(Text):
-.-.-
The library is on fire
Posted by donraymedia on May 16, 2009
Time doesn’t have to erase wisdom and memories.
By Don Ray
It’s a phrase I’ll never forget. It was in the first oral history class I took back in 1975 that the instructor, historian David L. Clark, urged us all to sit down with Grandma and Grandpa and record them telling the stories of their lives.
“It’s like a library that’s burning down,” he said. “You have to move fast.”
My own grandmother had died earlier that year — she was the last of my grandparents to die — so I understood the opportunity that I had missed. Indeed, the library was gone. Twenty-two years later, when my mother made the decision to spend her remaining time in home hospice, I made good on my vow to capture on videotape the stories that my sister and I had heard in bits and pieces over the years.
My mother always had a way of talking “baby talk” if I was in her presence when she talk to someone else about me, so
I arranged a “head fake” when it came time to capture her recollections on videotape. One of my former students, David Ritchie, conducted the oral history interview — I operated the camera. Immediately before David began prompting her to talk, I put on big headphones and made it clear to my mother that I would be listening to my favorite Latin music.
“Don’t even bother talking to me,” I warned her. “I won’t be able to hear a thing.”
-.-.-
(Extracted data):
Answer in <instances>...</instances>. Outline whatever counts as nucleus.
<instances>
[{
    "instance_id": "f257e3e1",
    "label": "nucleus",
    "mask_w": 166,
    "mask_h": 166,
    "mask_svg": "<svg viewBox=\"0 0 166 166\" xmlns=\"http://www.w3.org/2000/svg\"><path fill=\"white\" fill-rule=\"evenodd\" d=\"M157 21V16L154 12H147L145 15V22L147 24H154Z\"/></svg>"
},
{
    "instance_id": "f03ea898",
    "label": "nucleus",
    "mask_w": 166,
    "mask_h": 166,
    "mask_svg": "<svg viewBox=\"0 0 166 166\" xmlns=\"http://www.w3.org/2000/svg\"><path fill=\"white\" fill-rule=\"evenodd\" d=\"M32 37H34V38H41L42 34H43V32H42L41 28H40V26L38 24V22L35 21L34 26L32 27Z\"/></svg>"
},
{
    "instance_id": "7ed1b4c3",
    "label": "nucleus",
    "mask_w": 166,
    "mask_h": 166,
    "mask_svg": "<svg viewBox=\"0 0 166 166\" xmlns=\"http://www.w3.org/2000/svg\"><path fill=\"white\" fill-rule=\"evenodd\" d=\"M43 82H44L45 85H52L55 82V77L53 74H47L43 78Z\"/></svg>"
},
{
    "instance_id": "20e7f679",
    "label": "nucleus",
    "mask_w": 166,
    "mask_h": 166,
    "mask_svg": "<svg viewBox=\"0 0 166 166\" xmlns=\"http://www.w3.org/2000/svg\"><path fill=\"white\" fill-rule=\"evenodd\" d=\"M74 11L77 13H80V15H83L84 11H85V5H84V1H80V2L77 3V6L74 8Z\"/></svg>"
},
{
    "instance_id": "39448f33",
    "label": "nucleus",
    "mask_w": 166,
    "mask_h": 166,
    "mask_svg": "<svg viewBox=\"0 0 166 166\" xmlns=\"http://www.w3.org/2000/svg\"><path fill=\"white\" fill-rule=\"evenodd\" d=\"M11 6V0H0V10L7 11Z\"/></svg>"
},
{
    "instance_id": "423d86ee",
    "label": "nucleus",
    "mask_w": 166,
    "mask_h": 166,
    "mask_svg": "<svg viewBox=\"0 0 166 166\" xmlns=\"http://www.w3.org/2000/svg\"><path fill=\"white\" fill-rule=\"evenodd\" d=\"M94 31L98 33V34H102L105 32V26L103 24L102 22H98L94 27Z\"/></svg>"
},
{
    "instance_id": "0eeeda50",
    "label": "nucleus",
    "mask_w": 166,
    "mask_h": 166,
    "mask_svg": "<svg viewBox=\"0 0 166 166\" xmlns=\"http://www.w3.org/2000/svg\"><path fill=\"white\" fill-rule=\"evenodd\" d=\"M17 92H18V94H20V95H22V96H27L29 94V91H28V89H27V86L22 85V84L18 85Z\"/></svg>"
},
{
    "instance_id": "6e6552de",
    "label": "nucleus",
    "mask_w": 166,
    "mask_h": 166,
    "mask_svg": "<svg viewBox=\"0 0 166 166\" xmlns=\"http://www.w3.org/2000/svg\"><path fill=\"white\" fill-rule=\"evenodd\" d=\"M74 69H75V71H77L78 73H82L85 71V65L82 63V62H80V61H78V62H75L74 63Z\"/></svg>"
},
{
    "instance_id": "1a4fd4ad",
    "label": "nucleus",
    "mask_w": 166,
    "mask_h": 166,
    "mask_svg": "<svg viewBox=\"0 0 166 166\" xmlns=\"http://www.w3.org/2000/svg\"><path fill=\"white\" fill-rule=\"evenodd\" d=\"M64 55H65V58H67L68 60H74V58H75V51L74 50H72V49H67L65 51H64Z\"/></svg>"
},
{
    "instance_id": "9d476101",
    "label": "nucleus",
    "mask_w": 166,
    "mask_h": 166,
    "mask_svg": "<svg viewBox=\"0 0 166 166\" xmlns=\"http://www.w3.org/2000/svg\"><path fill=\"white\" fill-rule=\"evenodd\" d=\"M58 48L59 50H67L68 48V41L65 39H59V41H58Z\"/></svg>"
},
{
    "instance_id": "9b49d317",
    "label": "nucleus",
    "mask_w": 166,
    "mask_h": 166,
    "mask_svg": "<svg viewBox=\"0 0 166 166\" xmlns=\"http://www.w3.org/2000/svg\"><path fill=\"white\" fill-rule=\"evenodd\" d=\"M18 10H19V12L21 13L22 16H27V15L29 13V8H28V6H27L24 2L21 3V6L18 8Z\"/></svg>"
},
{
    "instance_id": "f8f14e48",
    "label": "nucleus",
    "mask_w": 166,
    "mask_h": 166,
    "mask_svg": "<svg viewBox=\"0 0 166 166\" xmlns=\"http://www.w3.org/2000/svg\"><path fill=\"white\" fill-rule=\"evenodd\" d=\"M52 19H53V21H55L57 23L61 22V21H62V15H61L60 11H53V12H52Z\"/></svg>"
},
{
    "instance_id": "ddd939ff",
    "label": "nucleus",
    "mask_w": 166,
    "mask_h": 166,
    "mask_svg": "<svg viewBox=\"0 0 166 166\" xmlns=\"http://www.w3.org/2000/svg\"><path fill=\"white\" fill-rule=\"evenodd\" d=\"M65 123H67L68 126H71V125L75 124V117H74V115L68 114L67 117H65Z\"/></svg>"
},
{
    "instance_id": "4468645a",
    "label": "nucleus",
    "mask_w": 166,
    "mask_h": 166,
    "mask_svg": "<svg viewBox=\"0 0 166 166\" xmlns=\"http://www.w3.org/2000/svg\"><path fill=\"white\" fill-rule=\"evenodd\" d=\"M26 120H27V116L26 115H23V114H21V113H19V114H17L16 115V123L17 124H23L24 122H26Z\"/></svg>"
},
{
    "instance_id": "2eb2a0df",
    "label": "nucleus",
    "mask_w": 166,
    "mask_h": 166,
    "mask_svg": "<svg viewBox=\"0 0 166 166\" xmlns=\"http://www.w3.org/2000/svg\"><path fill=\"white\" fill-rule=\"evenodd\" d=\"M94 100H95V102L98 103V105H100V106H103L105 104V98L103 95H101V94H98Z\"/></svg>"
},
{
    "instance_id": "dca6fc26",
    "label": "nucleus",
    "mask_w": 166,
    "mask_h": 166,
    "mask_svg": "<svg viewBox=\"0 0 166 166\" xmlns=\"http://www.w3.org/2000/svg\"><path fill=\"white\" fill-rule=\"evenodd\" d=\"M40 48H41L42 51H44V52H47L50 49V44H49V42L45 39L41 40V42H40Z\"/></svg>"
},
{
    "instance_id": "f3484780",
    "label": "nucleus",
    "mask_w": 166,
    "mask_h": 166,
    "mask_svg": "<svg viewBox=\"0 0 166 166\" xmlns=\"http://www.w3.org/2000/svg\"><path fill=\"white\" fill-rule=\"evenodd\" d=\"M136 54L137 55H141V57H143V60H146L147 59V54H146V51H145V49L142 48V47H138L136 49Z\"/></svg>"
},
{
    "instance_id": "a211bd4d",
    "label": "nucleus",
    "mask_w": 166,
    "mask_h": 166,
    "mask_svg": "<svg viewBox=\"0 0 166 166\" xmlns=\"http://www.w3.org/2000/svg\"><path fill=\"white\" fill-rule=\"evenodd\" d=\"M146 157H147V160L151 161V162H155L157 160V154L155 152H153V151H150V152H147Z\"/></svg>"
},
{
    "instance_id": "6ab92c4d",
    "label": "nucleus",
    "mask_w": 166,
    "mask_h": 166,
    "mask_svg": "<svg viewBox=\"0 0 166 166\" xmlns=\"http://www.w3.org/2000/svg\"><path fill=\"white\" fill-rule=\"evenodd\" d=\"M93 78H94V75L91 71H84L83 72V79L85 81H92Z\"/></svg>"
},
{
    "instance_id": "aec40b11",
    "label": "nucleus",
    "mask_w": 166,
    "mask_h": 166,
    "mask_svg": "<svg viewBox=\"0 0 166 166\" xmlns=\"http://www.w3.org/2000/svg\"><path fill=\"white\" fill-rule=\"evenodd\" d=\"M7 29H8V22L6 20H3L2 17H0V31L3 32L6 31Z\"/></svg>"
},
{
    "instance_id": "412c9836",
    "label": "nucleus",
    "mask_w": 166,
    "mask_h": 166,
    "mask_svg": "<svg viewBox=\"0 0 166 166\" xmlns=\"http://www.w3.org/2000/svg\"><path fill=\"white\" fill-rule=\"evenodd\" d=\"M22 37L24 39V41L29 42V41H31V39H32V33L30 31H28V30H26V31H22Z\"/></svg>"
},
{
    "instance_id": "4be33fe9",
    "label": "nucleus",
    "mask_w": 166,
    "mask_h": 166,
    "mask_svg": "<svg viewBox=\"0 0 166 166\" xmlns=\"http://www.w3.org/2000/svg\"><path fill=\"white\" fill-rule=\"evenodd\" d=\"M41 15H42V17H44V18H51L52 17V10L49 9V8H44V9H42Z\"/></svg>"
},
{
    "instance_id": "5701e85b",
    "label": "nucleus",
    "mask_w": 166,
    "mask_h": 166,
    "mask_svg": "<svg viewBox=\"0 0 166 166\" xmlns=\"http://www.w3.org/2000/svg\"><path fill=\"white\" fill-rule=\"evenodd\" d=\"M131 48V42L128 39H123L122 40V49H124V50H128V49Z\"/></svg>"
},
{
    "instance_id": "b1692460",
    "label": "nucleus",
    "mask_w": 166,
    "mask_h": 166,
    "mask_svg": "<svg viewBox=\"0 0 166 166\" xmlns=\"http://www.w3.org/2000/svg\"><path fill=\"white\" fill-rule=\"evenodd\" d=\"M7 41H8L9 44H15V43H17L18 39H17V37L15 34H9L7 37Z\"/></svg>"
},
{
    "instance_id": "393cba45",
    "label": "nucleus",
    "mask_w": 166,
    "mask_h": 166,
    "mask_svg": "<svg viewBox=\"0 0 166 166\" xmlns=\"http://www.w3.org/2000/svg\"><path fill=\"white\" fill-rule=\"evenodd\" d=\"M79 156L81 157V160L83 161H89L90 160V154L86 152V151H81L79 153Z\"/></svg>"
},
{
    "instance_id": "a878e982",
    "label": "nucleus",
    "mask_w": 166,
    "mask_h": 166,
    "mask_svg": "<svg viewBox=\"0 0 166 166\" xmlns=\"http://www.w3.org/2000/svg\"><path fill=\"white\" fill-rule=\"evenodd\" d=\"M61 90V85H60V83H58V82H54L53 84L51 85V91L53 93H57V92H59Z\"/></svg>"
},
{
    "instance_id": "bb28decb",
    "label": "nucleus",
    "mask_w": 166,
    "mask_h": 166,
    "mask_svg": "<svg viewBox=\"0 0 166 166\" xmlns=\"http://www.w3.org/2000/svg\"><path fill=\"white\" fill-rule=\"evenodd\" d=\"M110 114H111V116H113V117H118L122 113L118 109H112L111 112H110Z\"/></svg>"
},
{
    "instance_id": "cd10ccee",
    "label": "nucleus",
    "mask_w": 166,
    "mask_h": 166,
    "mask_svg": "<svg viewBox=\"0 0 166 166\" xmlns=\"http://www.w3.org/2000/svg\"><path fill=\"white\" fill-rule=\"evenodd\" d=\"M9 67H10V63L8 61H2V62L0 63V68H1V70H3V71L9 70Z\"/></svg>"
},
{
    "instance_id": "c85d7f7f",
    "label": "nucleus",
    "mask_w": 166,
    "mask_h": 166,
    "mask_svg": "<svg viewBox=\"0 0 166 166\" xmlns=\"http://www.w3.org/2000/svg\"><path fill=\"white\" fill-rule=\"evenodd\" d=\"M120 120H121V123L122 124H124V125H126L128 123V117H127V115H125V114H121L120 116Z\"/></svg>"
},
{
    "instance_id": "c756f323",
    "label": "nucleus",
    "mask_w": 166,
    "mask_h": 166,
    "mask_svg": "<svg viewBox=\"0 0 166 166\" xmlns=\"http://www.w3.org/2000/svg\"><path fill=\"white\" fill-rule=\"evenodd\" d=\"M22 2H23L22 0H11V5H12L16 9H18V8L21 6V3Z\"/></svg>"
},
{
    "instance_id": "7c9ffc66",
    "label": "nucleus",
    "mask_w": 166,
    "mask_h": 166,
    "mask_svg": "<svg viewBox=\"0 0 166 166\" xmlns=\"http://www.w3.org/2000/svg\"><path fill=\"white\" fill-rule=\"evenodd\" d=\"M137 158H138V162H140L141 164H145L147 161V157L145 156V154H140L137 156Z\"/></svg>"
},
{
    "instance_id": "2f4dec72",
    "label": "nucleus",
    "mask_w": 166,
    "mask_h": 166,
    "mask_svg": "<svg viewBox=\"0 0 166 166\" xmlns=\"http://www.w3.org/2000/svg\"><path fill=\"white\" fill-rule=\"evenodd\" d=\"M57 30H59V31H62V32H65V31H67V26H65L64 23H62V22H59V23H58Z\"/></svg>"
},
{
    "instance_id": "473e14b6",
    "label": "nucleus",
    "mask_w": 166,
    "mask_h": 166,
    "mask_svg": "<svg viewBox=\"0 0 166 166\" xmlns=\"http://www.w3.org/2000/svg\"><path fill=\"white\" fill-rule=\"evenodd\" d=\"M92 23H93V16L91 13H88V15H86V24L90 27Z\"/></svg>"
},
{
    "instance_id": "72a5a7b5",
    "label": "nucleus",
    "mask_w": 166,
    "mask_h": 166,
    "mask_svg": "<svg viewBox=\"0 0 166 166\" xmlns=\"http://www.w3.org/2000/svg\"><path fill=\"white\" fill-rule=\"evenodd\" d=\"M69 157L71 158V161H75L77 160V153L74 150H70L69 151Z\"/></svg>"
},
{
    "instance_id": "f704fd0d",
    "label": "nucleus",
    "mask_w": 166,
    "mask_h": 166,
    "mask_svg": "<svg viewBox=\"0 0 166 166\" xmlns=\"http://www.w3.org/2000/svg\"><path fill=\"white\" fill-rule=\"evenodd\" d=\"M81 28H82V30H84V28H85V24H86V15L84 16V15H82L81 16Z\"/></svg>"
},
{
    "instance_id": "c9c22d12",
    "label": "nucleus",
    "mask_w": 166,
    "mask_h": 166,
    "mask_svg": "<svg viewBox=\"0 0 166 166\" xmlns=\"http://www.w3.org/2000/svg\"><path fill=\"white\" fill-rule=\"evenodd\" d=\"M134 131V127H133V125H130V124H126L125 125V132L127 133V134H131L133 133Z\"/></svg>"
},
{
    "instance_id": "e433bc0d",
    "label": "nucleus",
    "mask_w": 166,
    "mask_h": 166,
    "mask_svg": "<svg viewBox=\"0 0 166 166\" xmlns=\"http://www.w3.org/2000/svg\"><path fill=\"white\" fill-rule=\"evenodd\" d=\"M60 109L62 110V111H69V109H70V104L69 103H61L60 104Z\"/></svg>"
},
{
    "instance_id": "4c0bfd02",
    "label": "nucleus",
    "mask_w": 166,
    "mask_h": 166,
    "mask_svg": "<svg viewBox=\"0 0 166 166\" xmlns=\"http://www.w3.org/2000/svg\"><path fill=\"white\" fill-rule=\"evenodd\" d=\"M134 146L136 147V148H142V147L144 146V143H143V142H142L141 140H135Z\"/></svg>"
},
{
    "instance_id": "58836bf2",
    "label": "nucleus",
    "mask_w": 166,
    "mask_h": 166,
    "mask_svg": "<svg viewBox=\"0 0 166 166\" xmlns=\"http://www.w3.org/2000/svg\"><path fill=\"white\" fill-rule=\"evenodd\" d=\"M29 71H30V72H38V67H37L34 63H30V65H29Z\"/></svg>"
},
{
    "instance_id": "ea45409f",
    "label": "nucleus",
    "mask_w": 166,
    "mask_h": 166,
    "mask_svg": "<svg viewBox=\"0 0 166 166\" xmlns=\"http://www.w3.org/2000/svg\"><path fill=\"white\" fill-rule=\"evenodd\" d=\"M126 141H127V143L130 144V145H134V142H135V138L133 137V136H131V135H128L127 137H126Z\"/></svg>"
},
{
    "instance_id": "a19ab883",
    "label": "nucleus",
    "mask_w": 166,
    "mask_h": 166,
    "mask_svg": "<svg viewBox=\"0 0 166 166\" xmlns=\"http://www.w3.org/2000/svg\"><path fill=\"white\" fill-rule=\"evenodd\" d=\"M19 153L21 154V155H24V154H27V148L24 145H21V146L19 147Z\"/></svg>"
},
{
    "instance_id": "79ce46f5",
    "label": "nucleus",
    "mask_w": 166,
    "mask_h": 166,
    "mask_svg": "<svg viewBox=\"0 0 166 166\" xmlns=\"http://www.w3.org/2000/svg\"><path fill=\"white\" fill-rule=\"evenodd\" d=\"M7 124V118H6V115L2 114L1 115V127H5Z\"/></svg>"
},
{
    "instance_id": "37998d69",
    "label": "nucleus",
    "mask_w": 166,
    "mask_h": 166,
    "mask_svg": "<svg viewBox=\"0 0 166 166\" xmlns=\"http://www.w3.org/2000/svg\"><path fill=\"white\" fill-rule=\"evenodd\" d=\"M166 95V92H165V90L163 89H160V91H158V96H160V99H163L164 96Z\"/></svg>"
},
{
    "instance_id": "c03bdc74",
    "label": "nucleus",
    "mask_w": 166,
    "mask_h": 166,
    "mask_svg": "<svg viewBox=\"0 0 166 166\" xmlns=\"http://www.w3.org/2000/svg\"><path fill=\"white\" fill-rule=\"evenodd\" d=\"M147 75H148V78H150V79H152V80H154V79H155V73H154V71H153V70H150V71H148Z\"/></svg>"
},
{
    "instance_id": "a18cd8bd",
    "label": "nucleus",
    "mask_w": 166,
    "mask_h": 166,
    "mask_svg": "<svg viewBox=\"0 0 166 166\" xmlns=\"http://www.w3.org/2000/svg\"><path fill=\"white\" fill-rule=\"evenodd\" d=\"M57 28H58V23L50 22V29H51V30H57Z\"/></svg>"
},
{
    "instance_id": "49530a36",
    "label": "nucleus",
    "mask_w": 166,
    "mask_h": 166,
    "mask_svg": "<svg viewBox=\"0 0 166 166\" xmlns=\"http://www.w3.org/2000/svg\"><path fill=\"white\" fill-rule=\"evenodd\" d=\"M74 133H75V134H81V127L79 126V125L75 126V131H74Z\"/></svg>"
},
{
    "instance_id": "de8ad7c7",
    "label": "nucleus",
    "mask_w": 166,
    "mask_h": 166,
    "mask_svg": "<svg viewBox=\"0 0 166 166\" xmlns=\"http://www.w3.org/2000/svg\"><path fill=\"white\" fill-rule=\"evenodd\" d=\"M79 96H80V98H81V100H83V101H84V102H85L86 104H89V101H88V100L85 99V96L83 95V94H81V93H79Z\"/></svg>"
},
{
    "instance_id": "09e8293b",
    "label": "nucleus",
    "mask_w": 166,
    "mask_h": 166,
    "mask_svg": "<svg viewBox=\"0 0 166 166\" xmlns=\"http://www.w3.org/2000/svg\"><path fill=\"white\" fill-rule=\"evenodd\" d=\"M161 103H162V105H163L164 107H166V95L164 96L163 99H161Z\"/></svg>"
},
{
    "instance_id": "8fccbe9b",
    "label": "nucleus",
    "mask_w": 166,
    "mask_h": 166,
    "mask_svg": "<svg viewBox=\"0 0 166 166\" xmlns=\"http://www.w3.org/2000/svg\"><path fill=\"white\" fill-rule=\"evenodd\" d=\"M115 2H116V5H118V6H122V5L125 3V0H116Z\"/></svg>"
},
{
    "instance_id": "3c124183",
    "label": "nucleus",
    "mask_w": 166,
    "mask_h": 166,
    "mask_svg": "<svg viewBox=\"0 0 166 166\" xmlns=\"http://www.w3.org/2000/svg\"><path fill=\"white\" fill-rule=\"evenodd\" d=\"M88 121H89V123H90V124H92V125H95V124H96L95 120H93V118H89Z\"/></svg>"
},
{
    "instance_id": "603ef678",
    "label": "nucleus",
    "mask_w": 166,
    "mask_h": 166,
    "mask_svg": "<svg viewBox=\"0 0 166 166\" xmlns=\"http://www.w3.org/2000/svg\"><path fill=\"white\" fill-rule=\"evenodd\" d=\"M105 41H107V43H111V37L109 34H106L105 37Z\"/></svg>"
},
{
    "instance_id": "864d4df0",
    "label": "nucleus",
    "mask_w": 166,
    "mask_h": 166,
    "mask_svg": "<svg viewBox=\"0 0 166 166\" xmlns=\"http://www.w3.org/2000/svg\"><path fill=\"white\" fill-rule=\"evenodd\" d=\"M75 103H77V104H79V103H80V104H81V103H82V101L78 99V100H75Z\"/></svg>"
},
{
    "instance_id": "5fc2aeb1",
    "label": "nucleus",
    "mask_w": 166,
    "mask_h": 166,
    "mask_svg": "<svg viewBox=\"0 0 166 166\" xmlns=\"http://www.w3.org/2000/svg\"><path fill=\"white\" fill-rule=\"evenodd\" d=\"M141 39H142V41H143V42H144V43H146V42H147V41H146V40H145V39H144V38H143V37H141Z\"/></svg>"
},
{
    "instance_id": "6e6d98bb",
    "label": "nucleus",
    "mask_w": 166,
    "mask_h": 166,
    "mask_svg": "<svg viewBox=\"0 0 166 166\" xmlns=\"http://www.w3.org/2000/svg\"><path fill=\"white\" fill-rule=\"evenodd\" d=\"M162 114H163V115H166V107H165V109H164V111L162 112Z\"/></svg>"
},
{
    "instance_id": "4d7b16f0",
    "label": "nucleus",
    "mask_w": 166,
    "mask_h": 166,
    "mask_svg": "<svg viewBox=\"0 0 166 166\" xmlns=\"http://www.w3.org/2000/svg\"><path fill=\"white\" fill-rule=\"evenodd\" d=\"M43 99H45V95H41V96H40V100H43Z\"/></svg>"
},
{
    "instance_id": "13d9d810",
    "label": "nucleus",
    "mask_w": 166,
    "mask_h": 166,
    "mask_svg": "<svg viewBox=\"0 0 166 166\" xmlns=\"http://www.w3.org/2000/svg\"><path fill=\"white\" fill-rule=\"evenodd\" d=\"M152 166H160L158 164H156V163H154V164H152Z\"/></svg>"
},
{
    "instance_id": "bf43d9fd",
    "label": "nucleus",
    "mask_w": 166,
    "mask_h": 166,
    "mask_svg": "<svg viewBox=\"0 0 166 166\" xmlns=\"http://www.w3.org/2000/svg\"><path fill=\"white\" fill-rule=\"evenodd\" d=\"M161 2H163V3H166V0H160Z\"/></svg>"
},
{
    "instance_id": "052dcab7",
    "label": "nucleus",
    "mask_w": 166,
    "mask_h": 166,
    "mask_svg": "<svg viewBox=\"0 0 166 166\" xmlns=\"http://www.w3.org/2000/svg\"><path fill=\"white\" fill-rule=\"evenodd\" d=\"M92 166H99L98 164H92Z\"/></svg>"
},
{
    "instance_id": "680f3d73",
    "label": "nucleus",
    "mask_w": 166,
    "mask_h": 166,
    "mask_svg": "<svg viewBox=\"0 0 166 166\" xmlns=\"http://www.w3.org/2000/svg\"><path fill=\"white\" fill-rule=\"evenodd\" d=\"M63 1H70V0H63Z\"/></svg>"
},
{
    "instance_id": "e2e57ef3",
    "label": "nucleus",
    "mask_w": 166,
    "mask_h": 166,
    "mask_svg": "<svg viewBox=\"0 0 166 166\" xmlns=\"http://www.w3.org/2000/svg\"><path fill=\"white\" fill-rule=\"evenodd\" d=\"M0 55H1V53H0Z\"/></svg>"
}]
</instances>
-.-.-
(Jobs):
- 1) In the oral history post, who conducted the videotaped interview with the author's mother?
- 2) Carry on the post about recording the author's mother's life stories, starting after its last line.
The records stand apart from the text and are separate material.

(Per-task answers):
- 1) David Ritchie, one of the author's former students, conducted it.

- 2)
The plan worked. David listened to her for more than two hours there in the comfort of her apartment in Burbank, Calif. Only once was it clear that she was saying something about me. She gave me that smile as she looked my way. When I didn’t respond at all, she got the message and never looked my way again.
I decided to not watch the interview right away. Less than two years later, the emphysema squeezed the last of the breath out of her. It would be another year before I was ready to watch the video and listen, for the first time, to what she told David during the interview.
I was astounded.
I’ve always known that people are much more open to people outside the family that they are to those within. The immediate family members are usually the last to know the juiciest of the details. If I had any doubt about this concept, it had vanished when I sat, watched and listened. What a miracle to be able to see her smile emerge and hear the voice that brought me into this world.
My fantasy has always been to use my journalism and teaching skills to change the world in some way. Looking back, I have to smile when I think about how the oral history of my mother may be the most lasting jewel that I will leave behind when I move from the living to something, I hope, beyond.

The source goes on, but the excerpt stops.